Dice Jesús que no cae a tierra un gorrión sin que el Padre lo sepa. Ayer mi hija y yo nos asomamos a la pantalla, esa ventana fija sobre la chimenea, y vimos con entusiasmo cómo la mamá gaviota alimentaba a su polluelo. Naturalmente, en estricta observancia del Evangelio, estoy convencido de que aquellos pájaros los puso allí Dios para decir algo al mundo. Carmen preguntó: «¿Y dónde está el papá de la gaviota bebé?». Y como respuesta a su pregunta, empezó a salir el humo blanco. ¡Habemus papam!
Desde que falleció Francisco he padecido un extraño sentimiento de orfandad. Los cristianos nos sabemos hijos de Dios, pero fue un deseo explícito de Cristo que hubiera entre nosotros alguien que le pusiera rostro y voz y autoridad y cariño al nombre del Padre. De modo que, con la fumata blanca, se respondían a la vez la pregunta de mi hija, la mía y la de toda la Iglesia: tenemos padre. Y un padre alimenta, protege y enseña.

*-*-*

## Requisitos de la tarea
Escribe la continuación del texto sobre la fumata blanca y el nuevo papa, comenzando justo después de su última oración.

*-*-*

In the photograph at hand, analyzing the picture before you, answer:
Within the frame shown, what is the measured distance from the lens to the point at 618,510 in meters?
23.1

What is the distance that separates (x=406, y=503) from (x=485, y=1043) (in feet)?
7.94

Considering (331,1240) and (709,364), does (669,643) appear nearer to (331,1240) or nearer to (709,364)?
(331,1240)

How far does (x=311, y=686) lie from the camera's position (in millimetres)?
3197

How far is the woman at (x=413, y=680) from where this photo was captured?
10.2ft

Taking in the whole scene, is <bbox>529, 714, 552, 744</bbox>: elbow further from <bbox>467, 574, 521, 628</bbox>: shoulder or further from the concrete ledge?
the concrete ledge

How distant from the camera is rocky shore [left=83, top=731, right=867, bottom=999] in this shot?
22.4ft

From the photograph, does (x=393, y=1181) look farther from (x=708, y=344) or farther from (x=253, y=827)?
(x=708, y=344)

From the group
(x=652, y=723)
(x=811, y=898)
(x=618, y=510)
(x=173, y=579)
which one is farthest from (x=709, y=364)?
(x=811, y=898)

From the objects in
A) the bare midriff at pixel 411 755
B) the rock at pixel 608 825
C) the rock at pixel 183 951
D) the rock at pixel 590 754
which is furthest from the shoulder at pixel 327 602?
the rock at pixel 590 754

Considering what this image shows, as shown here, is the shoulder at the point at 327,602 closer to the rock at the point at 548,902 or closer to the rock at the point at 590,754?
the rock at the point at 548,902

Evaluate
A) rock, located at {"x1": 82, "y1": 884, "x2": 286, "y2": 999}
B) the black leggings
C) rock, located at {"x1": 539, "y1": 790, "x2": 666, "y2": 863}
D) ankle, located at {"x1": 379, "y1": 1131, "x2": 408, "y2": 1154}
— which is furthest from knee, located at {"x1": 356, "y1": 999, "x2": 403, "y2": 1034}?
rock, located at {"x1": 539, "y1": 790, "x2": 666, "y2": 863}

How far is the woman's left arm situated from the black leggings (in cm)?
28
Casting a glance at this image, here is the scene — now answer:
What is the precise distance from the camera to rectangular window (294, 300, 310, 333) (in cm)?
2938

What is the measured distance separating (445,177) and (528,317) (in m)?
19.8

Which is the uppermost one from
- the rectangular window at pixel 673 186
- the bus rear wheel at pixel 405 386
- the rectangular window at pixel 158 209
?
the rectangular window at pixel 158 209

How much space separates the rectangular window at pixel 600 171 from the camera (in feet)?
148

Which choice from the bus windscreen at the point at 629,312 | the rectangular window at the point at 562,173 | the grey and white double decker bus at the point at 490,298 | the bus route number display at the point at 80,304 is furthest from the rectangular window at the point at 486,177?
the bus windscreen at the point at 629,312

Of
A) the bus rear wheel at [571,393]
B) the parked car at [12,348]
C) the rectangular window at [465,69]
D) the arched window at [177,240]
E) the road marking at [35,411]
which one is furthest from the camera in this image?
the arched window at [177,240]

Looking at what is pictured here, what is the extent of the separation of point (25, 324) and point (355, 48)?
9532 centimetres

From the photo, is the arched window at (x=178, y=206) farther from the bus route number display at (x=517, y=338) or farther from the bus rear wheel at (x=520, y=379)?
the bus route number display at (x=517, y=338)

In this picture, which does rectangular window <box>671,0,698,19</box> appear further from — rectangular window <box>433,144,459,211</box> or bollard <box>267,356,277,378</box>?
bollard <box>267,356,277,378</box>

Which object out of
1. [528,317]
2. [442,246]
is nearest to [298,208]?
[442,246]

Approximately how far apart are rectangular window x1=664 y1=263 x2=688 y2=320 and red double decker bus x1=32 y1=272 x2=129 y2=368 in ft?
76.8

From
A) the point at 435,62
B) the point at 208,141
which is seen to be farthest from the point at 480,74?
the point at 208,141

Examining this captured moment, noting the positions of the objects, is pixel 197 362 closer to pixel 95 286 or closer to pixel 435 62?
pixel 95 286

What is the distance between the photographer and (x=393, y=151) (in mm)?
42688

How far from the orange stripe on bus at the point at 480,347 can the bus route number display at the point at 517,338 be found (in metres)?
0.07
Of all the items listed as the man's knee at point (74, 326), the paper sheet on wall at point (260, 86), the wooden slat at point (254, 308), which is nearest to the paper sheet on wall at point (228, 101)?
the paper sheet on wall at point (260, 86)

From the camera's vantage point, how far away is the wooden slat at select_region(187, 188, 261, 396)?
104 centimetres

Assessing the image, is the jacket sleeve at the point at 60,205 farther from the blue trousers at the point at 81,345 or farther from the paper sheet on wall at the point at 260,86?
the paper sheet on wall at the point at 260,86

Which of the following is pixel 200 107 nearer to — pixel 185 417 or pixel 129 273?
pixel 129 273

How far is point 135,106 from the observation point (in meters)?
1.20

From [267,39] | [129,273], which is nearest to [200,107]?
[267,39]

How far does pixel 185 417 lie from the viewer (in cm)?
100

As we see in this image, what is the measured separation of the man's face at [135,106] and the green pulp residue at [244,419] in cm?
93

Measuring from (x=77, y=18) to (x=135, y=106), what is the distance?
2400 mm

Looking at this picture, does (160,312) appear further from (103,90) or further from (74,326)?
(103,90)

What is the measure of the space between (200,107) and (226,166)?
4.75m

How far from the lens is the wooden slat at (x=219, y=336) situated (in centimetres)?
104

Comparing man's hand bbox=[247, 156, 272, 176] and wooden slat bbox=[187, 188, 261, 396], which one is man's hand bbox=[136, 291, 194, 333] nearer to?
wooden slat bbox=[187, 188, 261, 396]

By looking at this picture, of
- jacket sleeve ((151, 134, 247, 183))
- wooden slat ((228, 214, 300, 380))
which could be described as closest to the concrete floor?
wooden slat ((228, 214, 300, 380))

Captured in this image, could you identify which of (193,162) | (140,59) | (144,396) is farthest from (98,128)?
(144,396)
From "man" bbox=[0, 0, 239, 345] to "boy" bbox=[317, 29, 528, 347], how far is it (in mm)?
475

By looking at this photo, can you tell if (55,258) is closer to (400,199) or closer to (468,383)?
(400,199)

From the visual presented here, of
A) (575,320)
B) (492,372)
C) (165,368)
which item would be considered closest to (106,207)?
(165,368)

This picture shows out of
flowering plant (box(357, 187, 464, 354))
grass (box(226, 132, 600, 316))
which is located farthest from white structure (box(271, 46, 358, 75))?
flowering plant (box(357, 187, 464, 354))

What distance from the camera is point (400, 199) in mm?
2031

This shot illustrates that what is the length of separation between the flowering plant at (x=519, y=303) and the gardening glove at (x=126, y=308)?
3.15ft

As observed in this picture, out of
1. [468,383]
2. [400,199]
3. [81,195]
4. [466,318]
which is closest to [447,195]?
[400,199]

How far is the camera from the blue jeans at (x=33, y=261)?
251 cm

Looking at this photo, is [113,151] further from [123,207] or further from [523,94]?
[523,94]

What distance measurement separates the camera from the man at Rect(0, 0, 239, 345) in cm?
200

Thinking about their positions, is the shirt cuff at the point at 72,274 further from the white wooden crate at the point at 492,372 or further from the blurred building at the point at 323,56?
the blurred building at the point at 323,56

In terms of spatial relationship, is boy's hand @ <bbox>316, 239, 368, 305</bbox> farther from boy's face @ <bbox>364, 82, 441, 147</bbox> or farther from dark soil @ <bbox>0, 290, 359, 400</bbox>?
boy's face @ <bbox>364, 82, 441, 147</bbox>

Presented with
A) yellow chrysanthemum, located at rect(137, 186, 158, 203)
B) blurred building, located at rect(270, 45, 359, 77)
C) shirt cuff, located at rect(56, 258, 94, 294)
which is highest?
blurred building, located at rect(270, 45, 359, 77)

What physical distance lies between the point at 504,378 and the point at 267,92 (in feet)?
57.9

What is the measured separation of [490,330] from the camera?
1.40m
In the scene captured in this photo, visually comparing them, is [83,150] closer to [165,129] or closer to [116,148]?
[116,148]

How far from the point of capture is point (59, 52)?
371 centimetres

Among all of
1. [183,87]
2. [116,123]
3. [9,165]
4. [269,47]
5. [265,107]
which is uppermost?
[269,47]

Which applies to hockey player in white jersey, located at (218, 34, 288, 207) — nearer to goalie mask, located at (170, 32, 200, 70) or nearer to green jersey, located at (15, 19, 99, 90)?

*-*-*

## Respuesta al ejercicio
Contra todos los pronósticos, el en teoría tan dividido colegio cardenalicio eligió en menos de veinticuatro horas al sucesor de Pedro. Hasta ayer era el cardenal Robert F. Prevost Martínez. Ese hombre se quedó encerrado en la Capilla Sixtina. El que salió al balcón era —sibi nomen imposuit— León XIV, el papa.
El papa lloraba con contención. Le temblaba la nuez de Adán al vicario de Cristo. Llevaba ya la sotana blanca, la estola roja bordada en oro, la muceta, la cruz sobre el pecho, aunque supongo que sentiría el peso de ese árbol sobre los hombros. «La paz esté con vosotros», se estrenó, declaración de intenciones. Ese «Shalom» con el que Jesús tenía la costumbre de saludar siempre. La paz. La paz.
Habló también en español, porque, aunque nació en Chicago (Sorrentino ya lo predijo) y es tenista (ídem), pasó más de tres décadas de misionero en Perú. Es el primer papa panamericano. En pocas horas vimos cientos de imágenes del papa con olor a oveja: montado en un potro, con las botas puestas en una inundación —cómo no pensar en la riada—, repartiendo del puchero, visitando a una anciana, comiendo con unos niños de campamento. Agustino, matemático, políglota, quiere, como Francisco, a los pobres en el centro.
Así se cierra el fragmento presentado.